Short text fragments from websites

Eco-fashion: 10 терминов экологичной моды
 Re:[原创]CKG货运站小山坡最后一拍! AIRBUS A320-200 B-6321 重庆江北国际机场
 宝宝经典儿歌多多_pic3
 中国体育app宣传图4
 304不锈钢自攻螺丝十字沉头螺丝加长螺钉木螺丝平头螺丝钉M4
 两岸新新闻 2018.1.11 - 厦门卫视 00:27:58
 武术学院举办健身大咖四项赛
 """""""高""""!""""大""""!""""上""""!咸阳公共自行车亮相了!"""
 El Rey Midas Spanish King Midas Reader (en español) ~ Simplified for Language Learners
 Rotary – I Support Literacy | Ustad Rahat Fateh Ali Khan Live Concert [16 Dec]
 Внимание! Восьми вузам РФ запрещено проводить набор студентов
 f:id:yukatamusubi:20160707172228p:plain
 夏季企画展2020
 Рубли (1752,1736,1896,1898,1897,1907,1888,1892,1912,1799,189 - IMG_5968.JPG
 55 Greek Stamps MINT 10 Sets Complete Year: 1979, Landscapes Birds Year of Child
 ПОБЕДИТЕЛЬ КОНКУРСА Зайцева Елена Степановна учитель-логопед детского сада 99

• GOAL OF THE EXERCISE: Repeat every record, keeping each word and mark exactly as it is.

• SOLVED EXERCISE:
Eco-fashion: 10 терминов экологичной моды
 Re:[原创]CKG货运站小山坡最后一拍! AIRBUS A320-200 B-6321 重庆江北国际机场
 宝宝经典儿歌多多_pic3
 中国体育app宣传图4
 304不锈钢自攻螺丝十字沉头螺丝加长螺钉木螺丝平头螺丝钉M4
 两岸新新闻 2018.1.11 - 厦门卫视 00:27:58
 武术学院举办健身大咖四项赛
 """""""高""""!""""大""""!""""上""""!咸阳公共自行车亮相了!"""
 El Rey Midas Spanish King Midas Reader (en español) ~ Simplified for Language Learners
 Rotary – I Support Literacy | Ustad Rahat Fateh Ali Khan Live Concert [16 Dec]
 Внимание! Восьми вузам РФ запрещено проводить набор студентов
 f:id:yukatamusubi:20160707172228p:plain
 夏季企画展2020
 Рубли (1752,1736,1896,1898,1897,1907,1888,1892,1912,1799,189 - IMG_5968.JPG
 55 Greek Stamps MINT 10 Sets Complete Year: 1979, Landscapes Birds Year of Child
 ПОБЕДИТЕЛЬ КОНКУРСА Зайцева Елена Степановна учитель-логопед детского сада 99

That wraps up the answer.